What is needed is an exact copy of the whole listing below, with no pictures.

Information supplied:
- - - - - - -

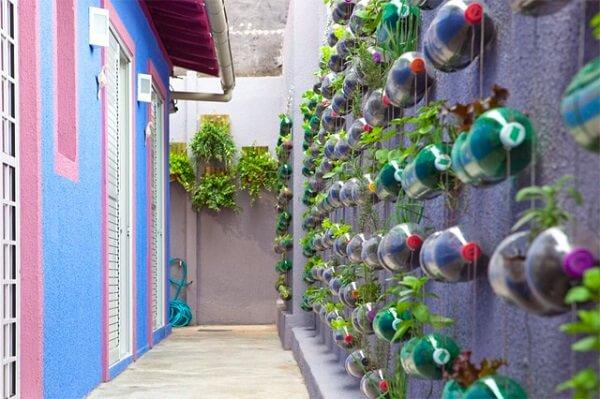 Bức tường thêm nổi bật nhờ hàng cây xanh trồng trong chai nhựa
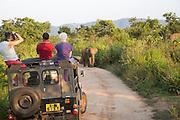 Elephant safari in Hurulu Eco Park biosphere reserve, Habarana, Anuradhapura District, Sri Lanka, Asia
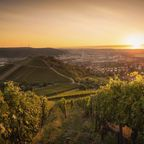 Zurück zur Bilderübersicht Stuttgart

- - - - - - -

Solution:
 Bức tường thêm nổi bật nhờ hàng cây xanh trồng trong chai nhựa
 Elephant safari in Hurulu Eco Park biosphere reserve, Habarana, Anuradhapura District, Sri Lanka, Asia
 Zurück zur Bilderübersicht Stuttgart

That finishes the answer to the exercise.